All lines below starting at the one that holds "8 bit pixels, fat" and ending at the one that holds "バレンタインデーの背景(ハート愛) カッティングボード (正面)" should be printed exactly, ends included. Pictures should not be printed, nor anything else.

> Data to process
= Beginning of Section =

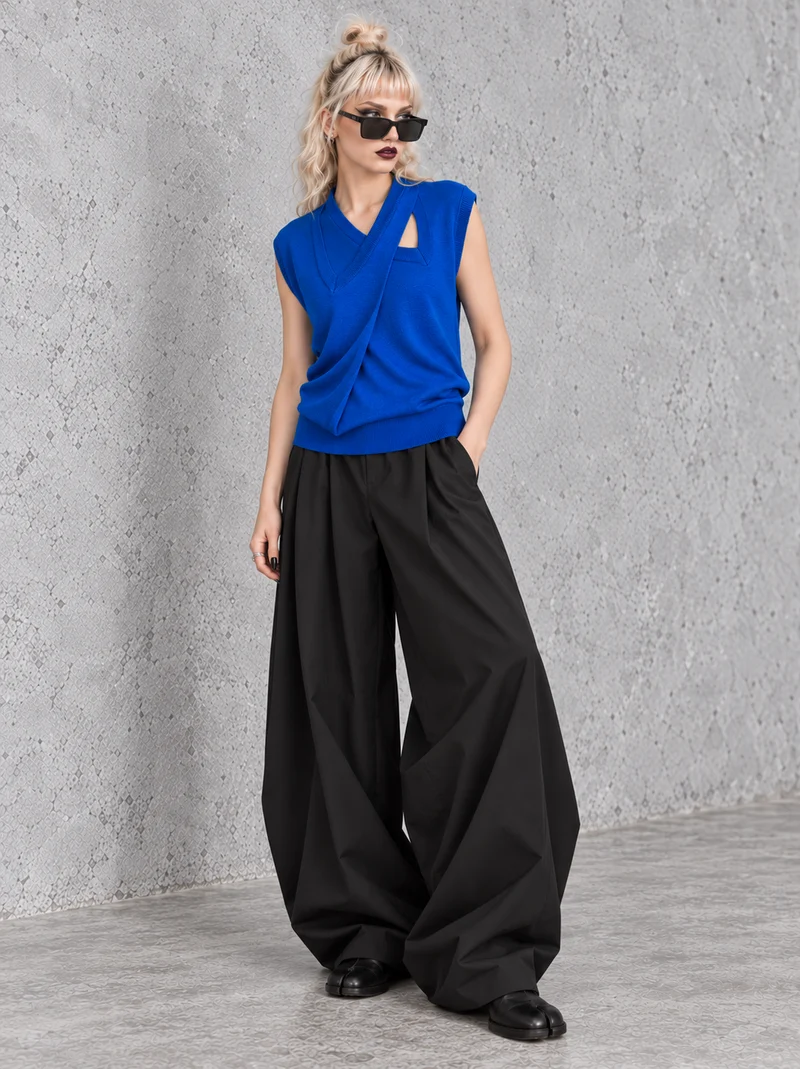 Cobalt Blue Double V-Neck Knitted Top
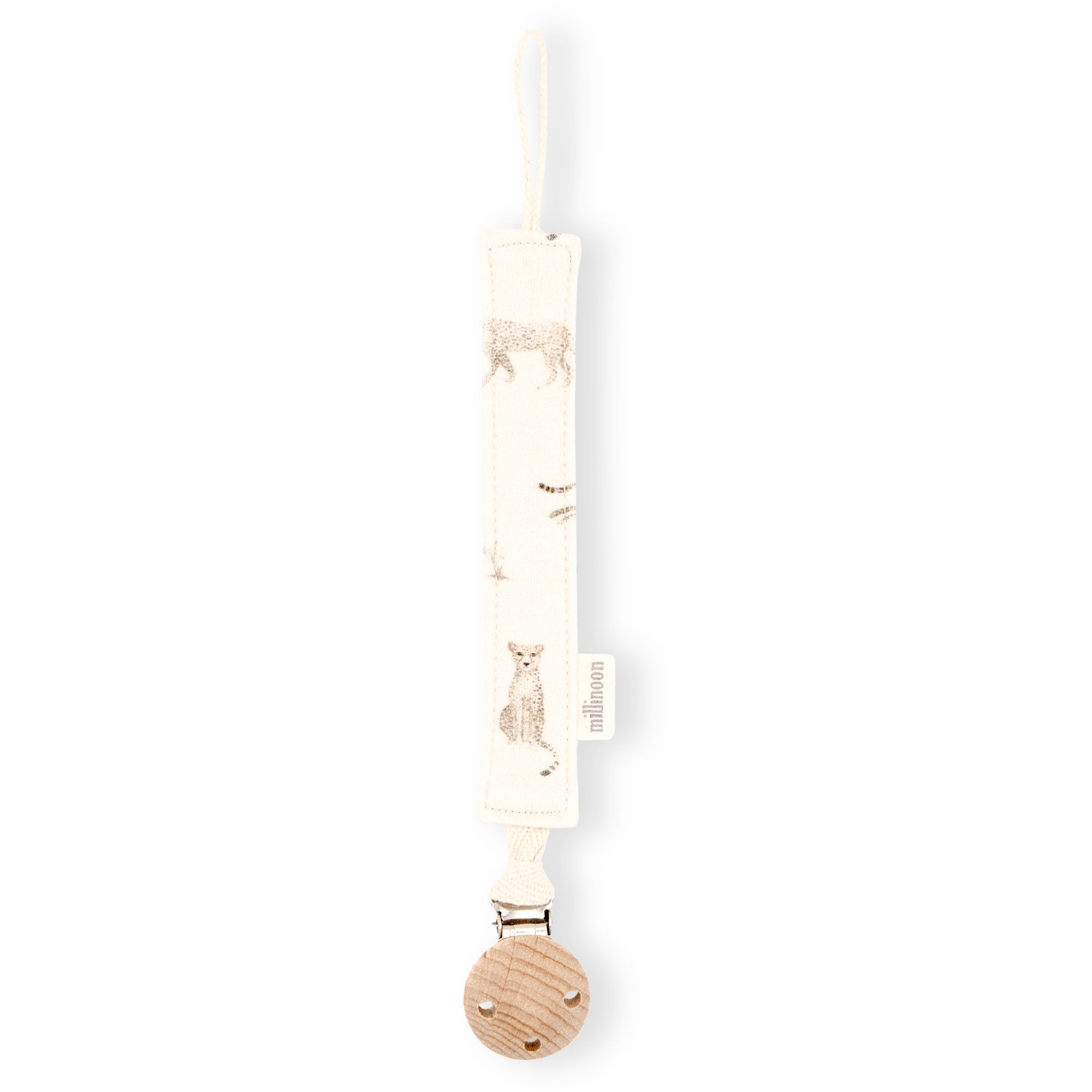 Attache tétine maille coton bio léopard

= End of Section =
= Beginning of Section =

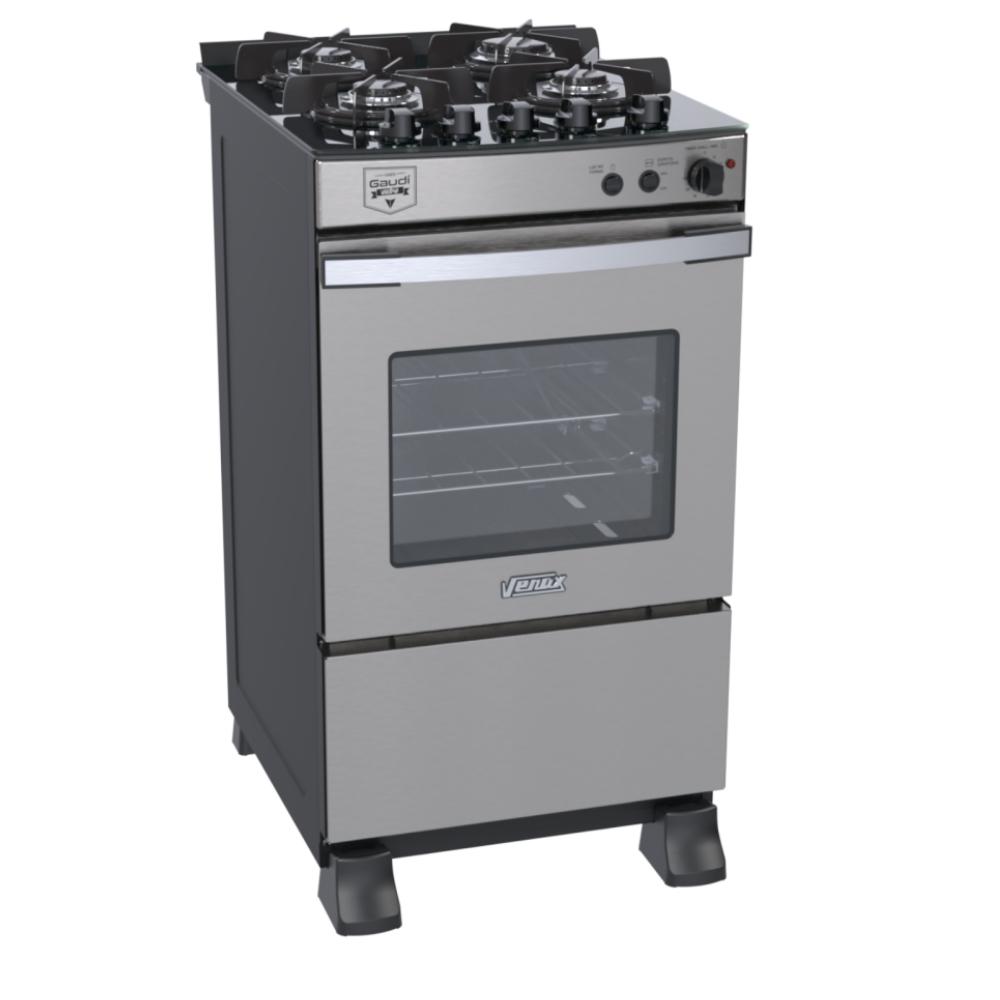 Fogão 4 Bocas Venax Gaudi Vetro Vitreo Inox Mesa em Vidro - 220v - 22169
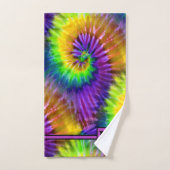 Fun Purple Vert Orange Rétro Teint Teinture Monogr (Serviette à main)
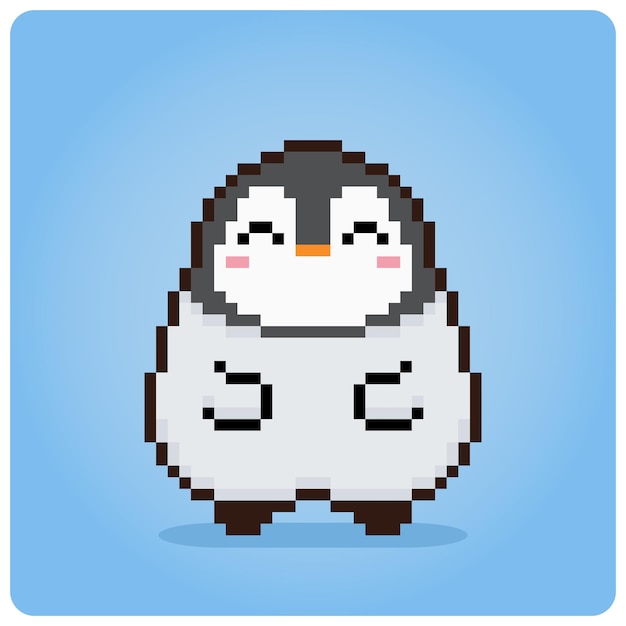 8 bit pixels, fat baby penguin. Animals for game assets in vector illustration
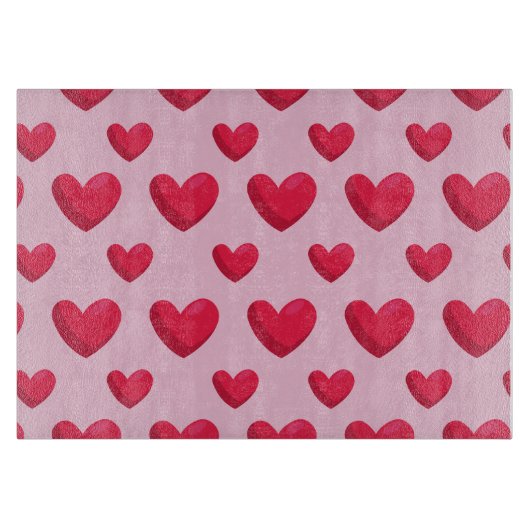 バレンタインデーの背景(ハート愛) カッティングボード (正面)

= End of Section =

> Output of the exercise
 8 bit pixels, fat baby penguin. Animals for game assets in vector illustration
 バレンタインデーの背景(ハート愛) カッティングボード (正面)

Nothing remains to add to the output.